Four-storey block across from historic chapel in Naxxar approved by PA

Naxxar’s skyline is set to rise another notch after the Planning Authority green-lit a four-storey apartment block directly opposite the 17-century Chapel of the Immaculate Conception, a move that has split the tight-knit community between those hungry for new homes and guardians of the village’s baroque soul.

The PA board voted 7-4 last Thursday to grant the development permit on the triangular plot at the junction of Triq il-Kbira and Triq tal-Knisja, 28 metres across from the chapel’s ornate façade. Architect’s renders show 18 flats, three penthouses and two levels of underground garages sunk into the sloping site, replacing a crumbling two-storey townhouse long abandoned after the 2013 ceiling collapse that killed a stray cat and prompted neighbour complaints.

For Mayor Anne Marie Muscat Fenech Adami, the decision is “bittersweet”. “We need doors for young families, but not at the expense of our skyline,” she told Hot Malta minutes after the vote. Naxxar, she pointed out, has swelled by 2,300 residents in the past decade, the fastest growth in the Northern Region, yet only 64 new units were completed in five years. “The chapel is on the National Inventory, but the plot is outside the buffer zone. Legally, the PA was boxed in.”
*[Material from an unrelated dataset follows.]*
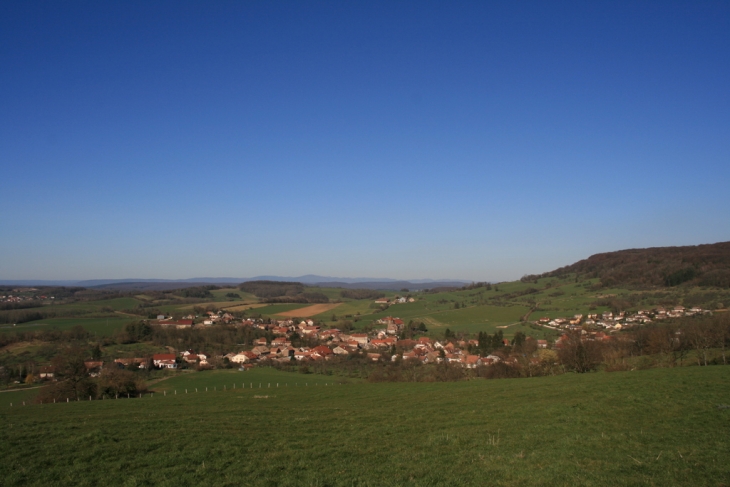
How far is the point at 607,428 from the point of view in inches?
508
Opponents disagree. “This is death by a thousand cuts,” said Prof. Mario Buhagiar, art historian and founder of the Naxxar Cultural Heritage Society. The chapel, commissioned by parish priest Don Filippo Borg in 1688 and famed for its Lorenz Gafà-inspired altarpiece, already squints through a forest of cranes. “Every floor added steals light from the frescoes. Soon we’ll need binoculars to see the cherubs.”

The chapel isn’t just stone and pigment; it is the emotional compass of the village. On 8 December, children in lace veils gather here before processing to the parish church, scattering rose petals in the Virgin’s path. Elderly men still tug forelocks when the bronze bell tolls noon. “My nonna was married in that chapel during the war,” said 42-year-old baker Claudette Camilleri, who launched a 1,800-signature petition against the project. “Now she’ll watch shadows creep across the altar while someone showers in a glass box.”

Developers Island Properties Group, who bought the site for €2.1 million in 2021, insist the design is “contextual”. Architect Paul Zahra pointed to recessed balconies, quarried globigerina limestone and a cornice line that echoes the chapel’s own. “We shaved off half a storey after the first hearing,” Zahra said. “Shadow studies show the chapel loses 14 minutes of morning sun in winter – less than a coffee break.”

Yet the cultural impact stretches beyond lux levels. The chapel sits on the medieval pilgrim route from Valletta to the sanctuary of Mellieħa; its unobstructed view was guaranteed by a 1937 covenant between the church and the old landowning Testaferrata family. Lawyers for the heritage NGO Flimkien għal Ambjent Aħjar argue the covenant runs with the land and should have trumped the 2010 local plan that zoned the site for “medium-density”. The PA’s legal section disagreed, ruling the covenant “personal, not proprietary”.

Inside the village core, shopkeepers are already calculating the upside. “Eighteen flats means at least 30 new customers,” smiled Edward Grech, whose 96-year-old grocery faces the construction gate. Others fear a traffic tsunami. Triq tal-Knisja narrows to a single lane beside the chapel; school-run parents already mount pavements to squeeze past parked cars. Transport Malta has demanded a traffic-impact study before excavation begins, but residents note the concession was slipped in as a post-permit condition, not a prerequisite.

The approval lands two weeks after Culture Minister Owen Bonnici floated a “skyline policy” promising height buffers around scheduled monuments. Critics call the timing cynical. “If the policy was serious, it would have frozen this case,” said Labour MP Clayton Bartolo, who broke ranks to vote against his own administration’s board. “Instead we get another toothless consultation.”

For now, scaffolding will go up before summer. The chapel’s 17-century façade will stare at reflective glass until the limestone weathers to a matching honey. Whether future processions will feel the same spiritual lift, or merely dodge reversing SUVs, depends on which Naxxar triumphs: the village that prays, or the town that builds.